While the AC and guidance from the International Civil Aviation Organization (ICAO) provide standardized procedures for managing lithium battery fires in flight, a number of aviation authorities and operators have begun to move beyond minimum regulatory compliance.
As phones, tablets, laptops, e-cigarettes, and power banks — all powered by high-density cells — have become standard carry-on items, recent measures adopted across Asia, Europe, and North America have shown a growing institutional recognition of lithium-ion battery risks. The European Union Aviation Safety Agency (EASA) released Safety Information Bulletin 2025-03, urging operators to strengthen passenger awareness campaigns, improve cabin crew training, and enhance screening procedures for battery-powered devices and spare cells. Some carriers have gone further, voluntarily introducing restrictions on device watt-hour thresholds, banning charging during flight, or limiting the number of devices carried per passenger. These initiatives — though not uniform — signal a shift toward more proactive, systemic approaches to onboard battery risk management.
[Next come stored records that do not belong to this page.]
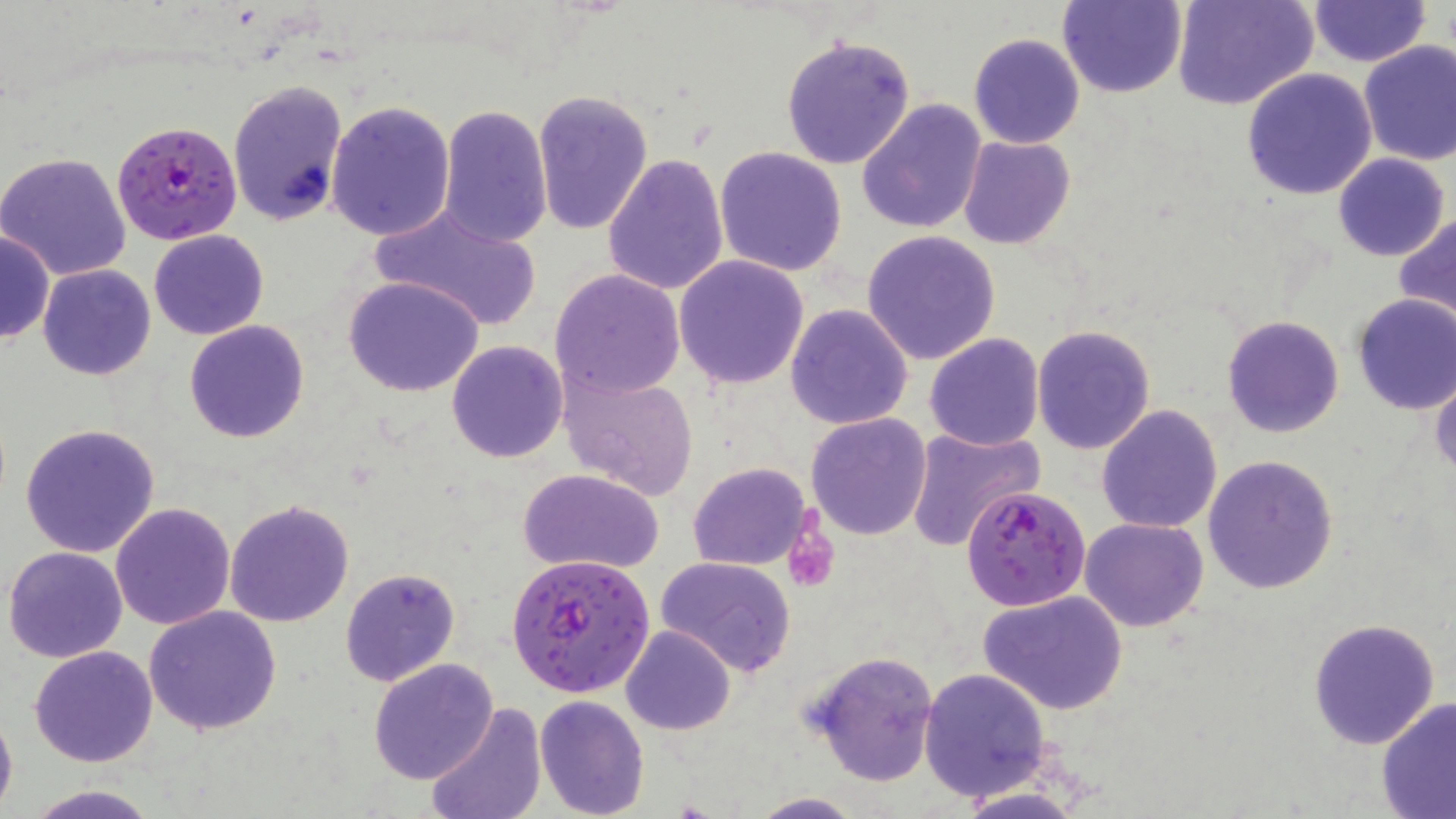 Approximate bounding boxes as (x1, y1, x2, y2) in pixels. Platelet locations: (784, 529, 838, 592). Plasmodium falciparum-infected red blood cell locations: (112, 119, 242, 246), (961, 485, 1091, 611), (505, 552, 655, 698). Uninfected red blood cell locations: (1056, 0, 1188, 98), (1174, 0, 1318, 111), (1308, 1, 1430, 67), (1200, 19, 1353, 161), (969, 32, 1085, 148), (779, 34, 916, 172), (1357, 40, 1456, 166), (1241, 69, 1378, 200), (226, 79, 348, 227), (531, 89, 654, 234), (857, 99, 989, 234), (325, 100, 456, 241), (437, 105, 553, 247), (957, 136, 1075, 250), (714, 146, 848, 277), (0, 151, 133, 281), (602, 153, 730, 294), (1332, 153, 1449, 261), (367, 200, 543, 331), (1395, 213, 1456, 325), (149, 229, 270, 340), (0, 230, 53, 344), (861, 230, 1001, 365), (675, 256, 810, 391), (38, 264, 156, 381), (549, 268, 686, 399), (343, 276, 485, 398), (1350, 293, 1456, 414), (786, 304, 914, 430), (1222, 314, 1345, 439), (184, 320, 310, 443), (1032, 324, 1157, 455), (924, 332, 1045, 451), (445, 339, 567, 463), (1428, 362, 1456, 479), (560, 370, 699, 500), (1097, 405, 1223, 534), (805, 412, 933, 541), (20, 422, 161, 558), (905, 426, 1045, 549), (1203, 454, 1339, 595), (685, 462, 814, 569), (517, 469, 667, 575), (224, 498, 354, 628), (111, 502, 234, 629), (1080, 516, 1209, 632), (4, 544, 129, 663), (656, 556, 800, 677), (339, 567, 461, 687), (979, 591, 1129, 716), (142, 605, 283, 736), (1307, 618, 1442, 751), (621, 625, 735, 735), (30, 645, 160, 767), (807, 649, 940, 788), (368, 659, 499, 784), (917, 665, 1052, 802), (534, 694, 649, 818), (1377, 697, 1456, 818), (0, 703, 17, 818), (425, 703, 546, 819), (23, 783, 163, 819), (746, 792, 866, 818). Slide-level diagnosis: Plasmodium falciparum. Thin blood film. Optical microscopy. 1000x magnification. Image is 1456×819 pixels. May-Grünwald-Giemsa-stained preparation. One field of a larger specimen.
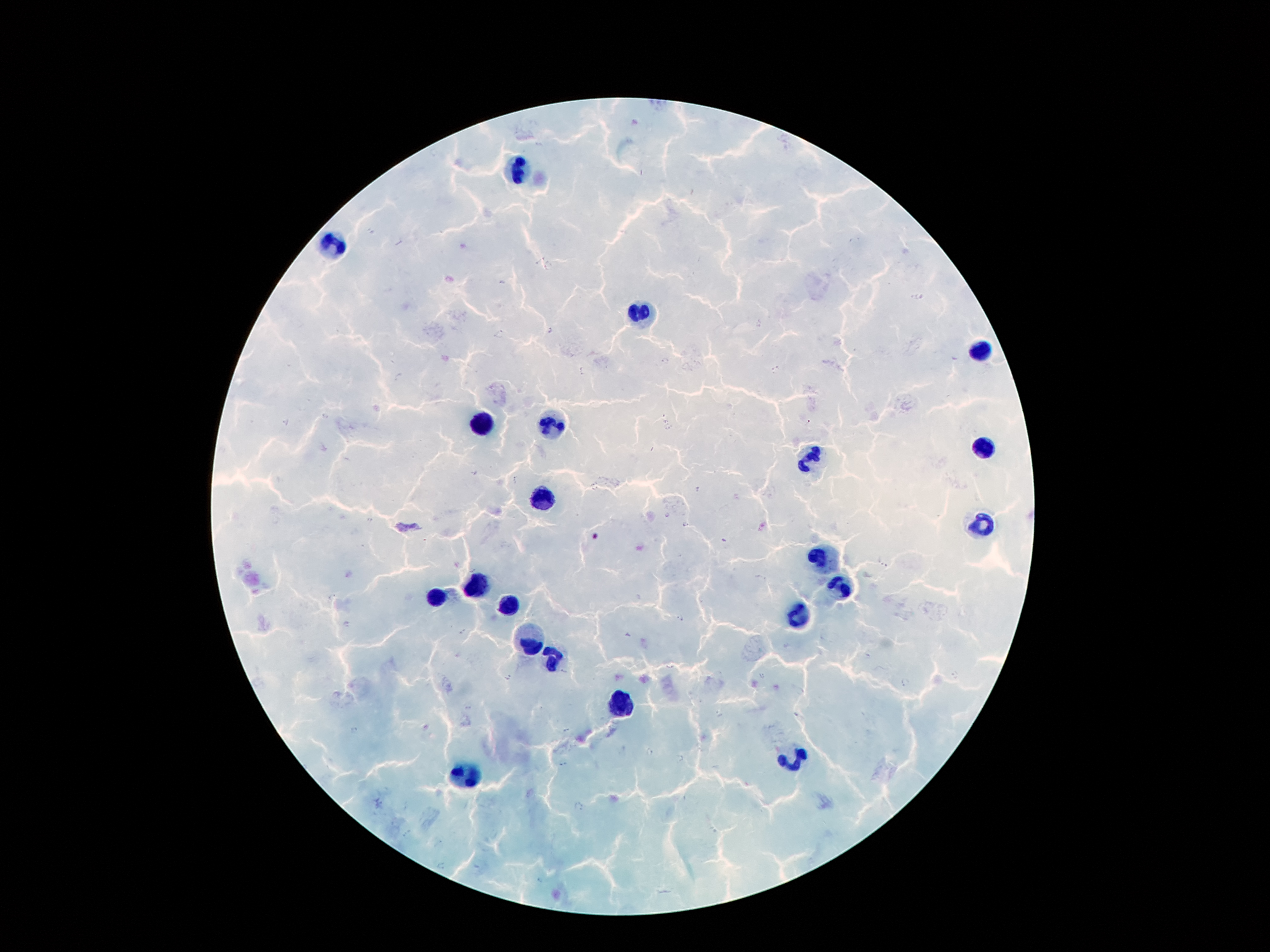
coordinate format = approximate centers as (x, y) in pixels
leukocyte locations = (521, 168), (332, 246), (641, 313), (981, 348), (550, 422), (483, 426), (983, 445), (809, 458), (544, 497), (981, 523), (819, 560), (477, 584), (844, 584), (435, 598), (506, 607), (800, 615), (533, 638), (552, 661), (615, 703), (792, 758), (466, 775)
malaria parasite locations = (398, 241), (538, 259), (549, 267), (549, 330), (501, 334), (663, 361), (778, 368), (581, 371), (324, 416), (287, 422), (809, 422), (514, 480), (666, 515), (685, 526), (882, 566), (333, 596), (681, 618), (347, 624), (462, 632), (564, 672), (762, 676), (507, 677), (355, 731), (566, 731), (648, 753), (562, 765), (578, 807), (408, 833), (441, 865)
field of view = one from this slide
preparation = thick peripheral-blood smear
patient malaria status = infected with Plasmodium falciparum
capture = smartphone through the microscope eyepiece
stain = Giemsa
magnification = 100x
image size = 1270×952 pixels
Assess this cell for malaria.
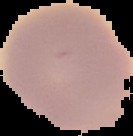
It is uninfected.

Cell region segmented out of the field of view; the surrounding area is masked to black. From a thin blood film. Image is 133×136 pixels.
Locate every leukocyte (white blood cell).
However, despite these efforts, there remains a critical gap — not in equipment, procedures, or technical knowledge but in perception and integration. In most current operational settings, the passenger — the individual closest to the point of ignition — is not yet fully integrated into the safety equation.
Put simply, the people who bring the lithium batteries on board are best positioned to make sure those batteries are stored and handled safely—if the industry will only inform them.
This observation is not a criticism of the industry’s progress. On the contrary, aviation has made substantial strides toward adopting the principles of Safety-II, as formalized in ICAO Doc 9859. However, the operational treatment of passengers in the context of lithium battery risk continues to reflect a Safety-I mindset: Passengers are seen as potential hazards to be contained rather than as active contributors to resilience.
The Conceptual Shift
Safety-I, as defined by human factors expert James Reason, focuses on the prevention of adverse outcomes through prescriptive procedures, error control, and post-event analysis.1 Under this model, passengers are expected to follow safety instructions but are not considered capable participants in the detection or mitigation of in-flight hazards.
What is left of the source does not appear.